Ricardo Salgado: “Banco de Portugal provocou o colapso e os lesados do BES”
Antigo presidente do BES diz que Carlos Costa recusou duas operações de recapitalização do banco antes de proceder à sua liquidação. E diz que a imposição de provisões de dois mil milhões foi ilegal.
Ricardo Salgado, antigo presidente do Banco Espírito Santo (BES), acusa Carlos Costa e o Banco de Portugal de terem causado a derrocada do banco que liderava e, por conseguinte, prejudicado alguns dos clientes da instituição que perderam investimentos realizados no grupo. Revela que por duas vezes propôs operações de recapitalização do BES que foram rejeitadas e assegura que a constituição de provisões de dois mil milhões de euros, que “serviram para matar o BES”, foi ilegalmente imposta pelo supervisor.
“O Banco de Portugal provocou o colapso e os lesados do BES”, declarou Salgado em entrevista ao Dinheiro Vivo (acesso livre). “A resolução era perfeitamente evitável. Sei que hoje, passados três anos, já não sou o único a pensar assim”, assegura o antigo banqueiro. No próximo dia 3 de agosto completam-se três anos da medida de resolução aplicada ao BES pelo Banco de Portugal e que dividiu a instituição no banco bom (o Novo Banco) e o banco mau, que passou a reunir os ativos tóxicos do ex-BES.
Para o antigo banqueiro, por duas vezes levou uma solução de recapitalização ao Banco de Portugal, a 11 de julho e a 16 de julho, antes da liquidação do BES. Por que é que Carlos Costa rejeitou? “É inexplicável, só o Banco de Portugal poderá explicar”, disse, contando que uma das operações contava com um investidor conhecido e que “está a tomar posições significativas numa das maiores empresas europeias, a Nestlé“, Daniel Loeb.
“O argumento principal para ter sido desencadeada a resolução, de não haver capital disponível em 48 horas antes do final de julho, é falso. Este argumento foi dado pelo Banco de Portugal. Pôs uma espada em cima da cabeça do Vítor Bento, ou seja, que tinha de encontrar uma solução de recapitalização. Mas o governo não diz nada a respeito de ter recusado duas recapitalizações anteriores. O Banco de Portugal rejeitou pelo menos duas hipóteses, uma a 11 de julho e outra a 16 de julho. Eu saí do banco a 13”, argumentou.

- DADOS FORNECIDOS
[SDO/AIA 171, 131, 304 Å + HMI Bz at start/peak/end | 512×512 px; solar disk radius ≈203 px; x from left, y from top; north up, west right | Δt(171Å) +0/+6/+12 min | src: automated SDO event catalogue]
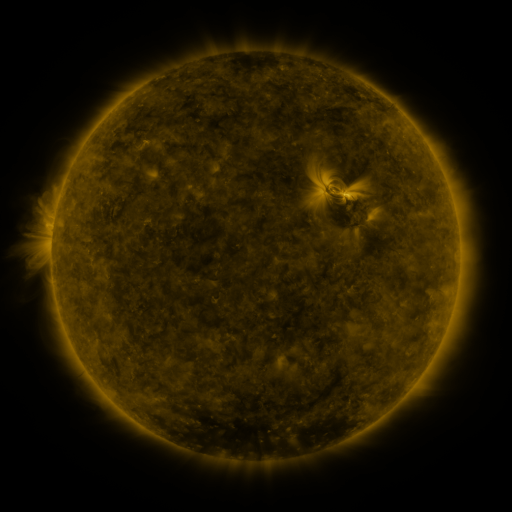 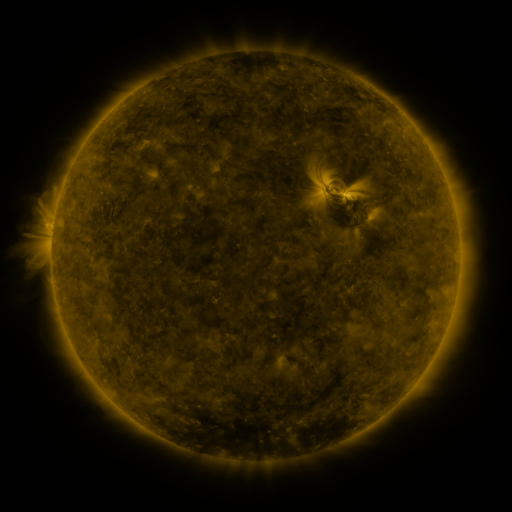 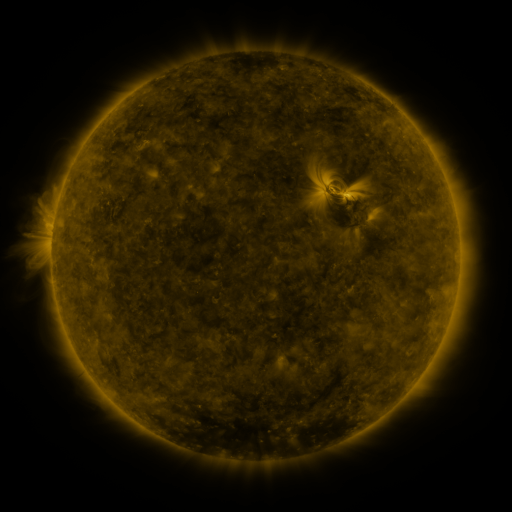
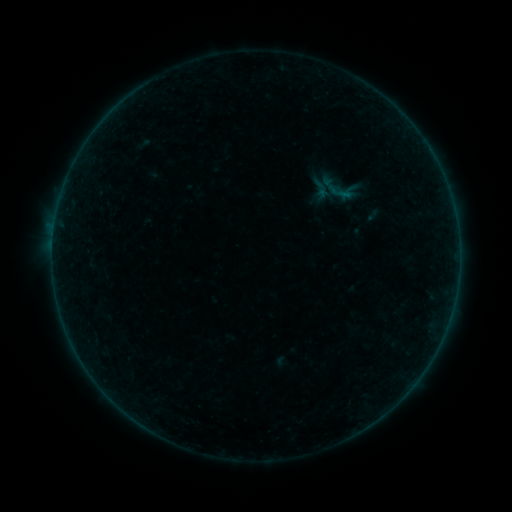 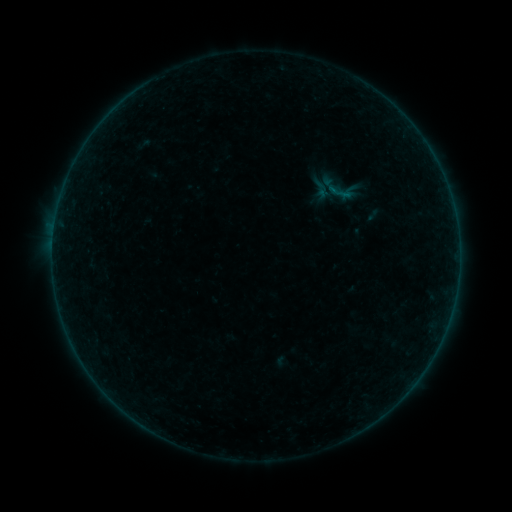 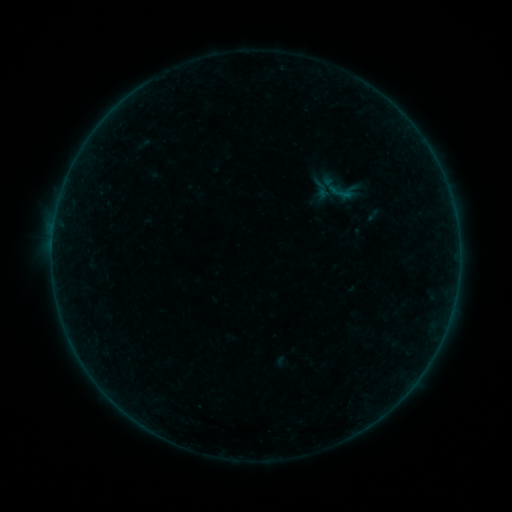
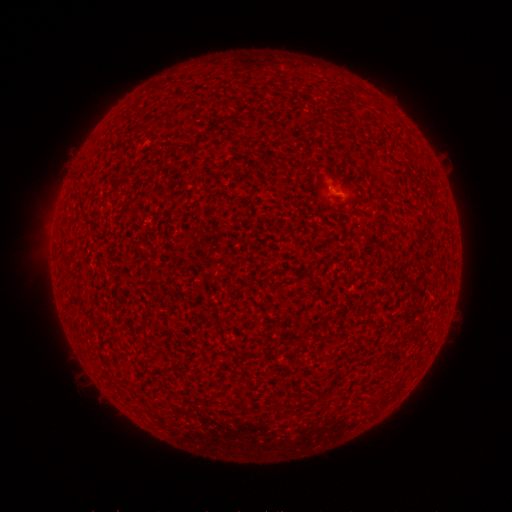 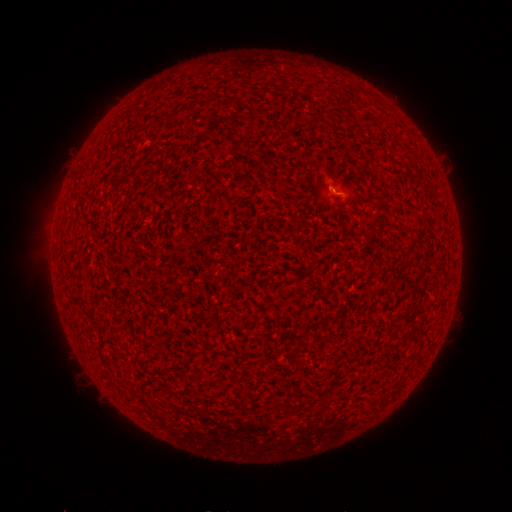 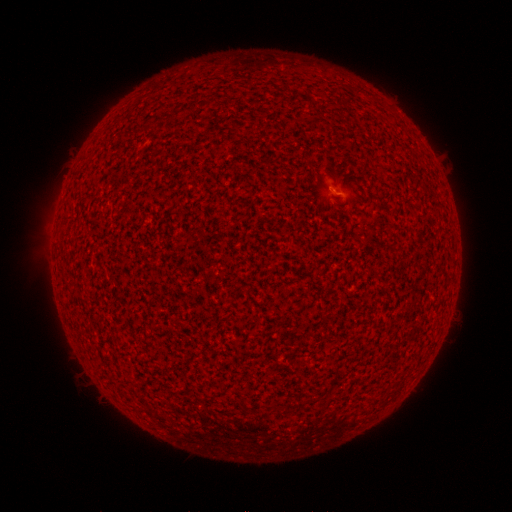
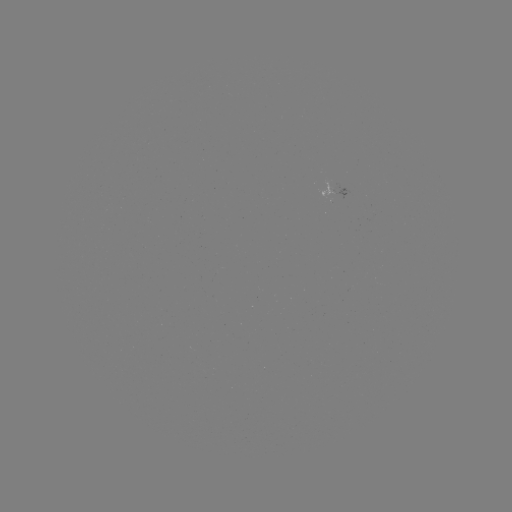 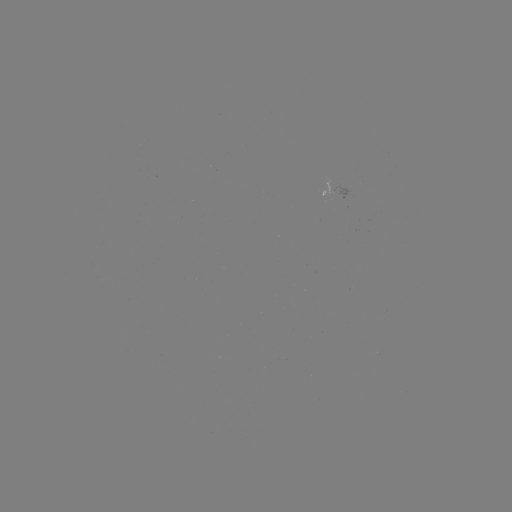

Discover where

- OBJETIVO DA TAREFA
No texto sobre Ricardo Salgado e o BES, em que datas foram apresentadas ao Banco de Portugal as soluções de recapitalização do banco?

- RESPOSTA AO EXERCÍCIO
A 11 de julho e a 16 de julho.